Figure 5.. Corticocortical and thalamocortical target lamination patterns.

(a) Unsupervised hierarchical clustering on relative projection density per layer. Each column is a unique combination of mouse line, cortical or thalamic source area, and cortical target. Connections to agranular (no L4) regions are colored gray for L4. The dotted line indicates where the dendrogram was cut into 9 clusters. (b) Median relative density by layer for each cluster. (c) Number of cortical or thalamic connections in each cluster, plotted on the left and right y-axis, respectively. (d) The frequency of cortical and thalamic targets assigned to each cluster. The dotted line indicates the overall frequency of CC targets in the entire dataset (90.53%). (e) Representative STPT images show axonal lamination patterns from a connection assigned to each cluster from cortex or thalamus. In panels 4, 8, and 9, thalamic axons passing through superficial corpus callosum are indicated (*cc). (f) The relative frequency with which each cortical Cre line and TC projection class appears in the clusters. The fraction of experiments in a cluster belonging to each Cre line/class was divided by the overall frequency of experiments from that Cre line/class. A relative frequency value of “1” (white) indicates that Cre line appeared in that cluster with the same frequency as in the entire dataset. Values <1 (green) indicate lower and >1 (pink) indicate higher than expected frequency in a cluster. Dots indicate significant positive enrichment in that cluster (Fisher’s exact test, p<0.0001). (g) Schematic diagram shows significantly enriched axon lamination patterns associated with each layer and/or class of origin in the source area.

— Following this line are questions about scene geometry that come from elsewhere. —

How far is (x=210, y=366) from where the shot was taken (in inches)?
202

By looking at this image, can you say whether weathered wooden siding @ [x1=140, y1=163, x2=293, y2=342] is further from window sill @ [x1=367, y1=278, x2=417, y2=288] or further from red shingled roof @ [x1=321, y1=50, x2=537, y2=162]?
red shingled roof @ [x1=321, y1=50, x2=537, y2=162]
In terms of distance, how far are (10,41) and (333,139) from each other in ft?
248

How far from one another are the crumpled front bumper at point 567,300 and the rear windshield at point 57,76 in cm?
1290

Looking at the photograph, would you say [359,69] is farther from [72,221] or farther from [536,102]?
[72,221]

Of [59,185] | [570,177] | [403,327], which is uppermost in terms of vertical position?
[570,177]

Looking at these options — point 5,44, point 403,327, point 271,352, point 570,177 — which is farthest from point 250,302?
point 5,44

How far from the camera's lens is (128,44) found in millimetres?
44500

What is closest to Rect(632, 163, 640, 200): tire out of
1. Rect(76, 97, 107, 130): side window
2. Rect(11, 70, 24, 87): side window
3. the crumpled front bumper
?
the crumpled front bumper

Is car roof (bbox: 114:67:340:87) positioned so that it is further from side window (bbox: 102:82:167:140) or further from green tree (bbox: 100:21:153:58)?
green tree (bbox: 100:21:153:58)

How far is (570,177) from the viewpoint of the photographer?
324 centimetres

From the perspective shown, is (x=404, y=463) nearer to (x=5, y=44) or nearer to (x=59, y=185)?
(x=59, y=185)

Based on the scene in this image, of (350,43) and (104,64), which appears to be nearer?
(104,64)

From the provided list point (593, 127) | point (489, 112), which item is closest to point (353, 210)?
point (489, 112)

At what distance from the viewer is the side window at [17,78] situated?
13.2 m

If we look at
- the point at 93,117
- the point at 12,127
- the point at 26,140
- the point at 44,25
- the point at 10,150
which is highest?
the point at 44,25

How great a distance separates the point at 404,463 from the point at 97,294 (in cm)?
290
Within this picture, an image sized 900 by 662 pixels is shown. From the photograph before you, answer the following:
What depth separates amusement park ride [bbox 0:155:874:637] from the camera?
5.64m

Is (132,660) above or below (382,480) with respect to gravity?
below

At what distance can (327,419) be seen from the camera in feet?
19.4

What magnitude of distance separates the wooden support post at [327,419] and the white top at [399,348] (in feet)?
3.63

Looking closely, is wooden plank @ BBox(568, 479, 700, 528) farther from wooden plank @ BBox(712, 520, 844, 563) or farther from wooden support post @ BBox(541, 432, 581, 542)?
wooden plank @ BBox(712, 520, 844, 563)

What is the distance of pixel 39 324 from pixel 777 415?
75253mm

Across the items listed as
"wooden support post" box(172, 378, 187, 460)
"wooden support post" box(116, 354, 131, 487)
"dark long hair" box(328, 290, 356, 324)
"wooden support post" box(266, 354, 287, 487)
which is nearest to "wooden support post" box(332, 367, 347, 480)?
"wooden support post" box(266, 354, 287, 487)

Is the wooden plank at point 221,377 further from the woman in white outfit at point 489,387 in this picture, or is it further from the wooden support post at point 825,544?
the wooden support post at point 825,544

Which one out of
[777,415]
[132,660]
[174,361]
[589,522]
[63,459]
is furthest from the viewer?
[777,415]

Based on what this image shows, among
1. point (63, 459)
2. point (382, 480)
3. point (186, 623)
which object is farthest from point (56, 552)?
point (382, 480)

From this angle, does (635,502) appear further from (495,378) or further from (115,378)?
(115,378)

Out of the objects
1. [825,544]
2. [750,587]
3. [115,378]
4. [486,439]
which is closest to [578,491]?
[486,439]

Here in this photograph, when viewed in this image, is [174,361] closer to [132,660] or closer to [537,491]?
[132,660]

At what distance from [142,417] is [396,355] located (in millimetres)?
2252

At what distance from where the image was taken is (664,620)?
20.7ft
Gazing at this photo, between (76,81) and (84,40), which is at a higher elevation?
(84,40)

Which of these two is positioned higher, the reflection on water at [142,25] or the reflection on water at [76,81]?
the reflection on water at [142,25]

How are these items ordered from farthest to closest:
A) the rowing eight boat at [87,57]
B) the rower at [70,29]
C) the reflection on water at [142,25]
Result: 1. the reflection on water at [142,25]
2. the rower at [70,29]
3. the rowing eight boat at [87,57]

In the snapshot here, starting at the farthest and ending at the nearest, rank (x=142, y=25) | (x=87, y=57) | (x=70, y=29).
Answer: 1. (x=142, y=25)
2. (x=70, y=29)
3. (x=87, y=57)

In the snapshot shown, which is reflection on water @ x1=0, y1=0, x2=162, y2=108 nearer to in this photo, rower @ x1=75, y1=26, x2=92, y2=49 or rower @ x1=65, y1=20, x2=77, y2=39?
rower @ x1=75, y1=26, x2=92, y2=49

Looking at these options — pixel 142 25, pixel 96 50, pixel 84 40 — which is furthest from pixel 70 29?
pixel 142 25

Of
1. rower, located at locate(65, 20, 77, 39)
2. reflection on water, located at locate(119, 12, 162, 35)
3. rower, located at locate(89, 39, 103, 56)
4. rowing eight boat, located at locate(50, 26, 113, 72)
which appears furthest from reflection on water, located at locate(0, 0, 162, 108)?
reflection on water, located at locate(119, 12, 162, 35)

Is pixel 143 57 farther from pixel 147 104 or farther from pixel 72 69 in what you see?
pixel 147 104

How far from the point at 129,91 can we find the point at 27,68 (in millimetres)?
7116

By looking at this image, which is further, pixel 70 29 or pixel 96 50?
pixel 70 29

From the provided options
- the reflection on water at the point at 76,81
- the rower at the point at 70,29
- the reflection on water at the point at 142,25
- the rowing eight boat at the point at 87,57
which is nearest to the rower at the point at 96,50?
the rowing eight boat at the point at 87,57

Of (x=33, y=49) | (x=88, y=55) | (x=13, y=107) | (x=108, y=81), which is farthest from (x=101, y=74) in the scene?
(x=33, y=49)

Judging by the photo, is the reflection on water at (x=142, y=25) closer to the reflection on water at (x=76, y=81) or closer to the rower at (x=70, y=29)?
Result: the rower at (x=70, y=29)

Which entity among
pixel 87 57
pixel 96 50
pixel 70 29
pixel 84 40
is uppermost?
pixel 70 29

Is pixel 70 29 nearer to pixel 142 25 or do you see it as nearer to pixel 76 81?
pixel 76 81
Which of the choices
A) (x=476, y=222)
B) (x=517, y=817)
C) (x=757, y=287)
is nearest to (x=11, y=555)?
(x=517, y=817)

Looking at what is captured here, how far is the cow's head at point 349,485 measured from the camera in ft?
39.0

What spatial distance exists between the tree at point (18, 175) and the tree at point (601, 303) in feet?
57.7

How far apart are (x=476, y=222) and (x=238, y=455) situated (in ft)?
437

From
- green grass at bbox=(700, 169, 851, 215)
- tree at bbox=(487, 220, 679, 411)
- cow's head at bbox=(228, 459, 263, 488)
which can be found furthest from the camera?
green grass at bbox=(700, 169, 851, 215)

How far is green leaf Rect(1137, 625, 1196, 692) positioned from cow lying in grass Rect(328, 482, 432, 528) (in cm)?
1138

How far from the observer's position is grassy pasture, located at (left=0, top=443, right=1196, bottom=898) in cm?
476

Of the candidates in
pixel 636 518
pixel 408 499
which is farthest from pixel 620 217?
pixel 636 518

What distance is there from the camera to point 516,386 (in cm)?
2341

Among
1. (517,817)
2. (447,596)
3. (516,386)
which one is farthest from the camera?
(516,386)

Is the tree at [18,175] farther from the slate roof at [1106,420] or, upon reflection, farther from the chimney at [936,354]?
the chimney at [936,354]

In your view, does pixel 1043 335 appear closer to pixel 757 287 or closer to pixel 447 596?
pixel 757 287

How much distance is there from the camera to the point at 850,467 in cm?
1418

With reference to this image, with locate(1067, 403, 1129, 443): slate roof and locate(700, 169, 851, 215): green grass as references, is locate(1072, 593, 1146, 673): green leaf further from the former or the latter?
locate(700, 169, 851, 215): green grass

Figure 6.. A hierarchical organization of areas and modules.

(a) Direction mapping results for CC and TC terminal layer patterns. Median relative density by layer for each cluster shown from Fig. 5b. (b) Direction mapping for CT connections. Scatterplot shows the log10-transformed NPV for every CT connection from L5 and L6. Points are color coded by the mapping (FF or FB) predicted from the CC+TC hierarchy. Linear discriminant analysis (red line) assigned connections below = FF and above = FB. (c) Global hierarchy scores for CC connections only (green), compared to the scores when TC and CT connections are sequentially included (pink, blue). Scores for the original, observed, data are shown as single outlined bars. Distributions of hierarchy scores were obtained from shuffled datasets (n=100). The medians of the shuffled distributions estimate the lower bound (0.001, 0.044, −0.002). (d) 37 cortical areas and 24 thalamic nuclei rank ordered by their CC+TC+CT hierarchy scores. Scores for each area using only CC or CC+TC connections are also plotted. Y-axis labels are color coded by module assignment for cortical areas. (e) Network diagram showing interconnections of all cortical visual areas (visual module = light blue, medial module = dark blue). Edge width = relative connection density (from Fig. 1e). The curved lines show outputs (left) and inputs (right) to each node. Nodes are positioned along a single axis based on hierarchical score. (f) Intermodule network diagram. Edge width = sum of connection densities from Fig. 1e.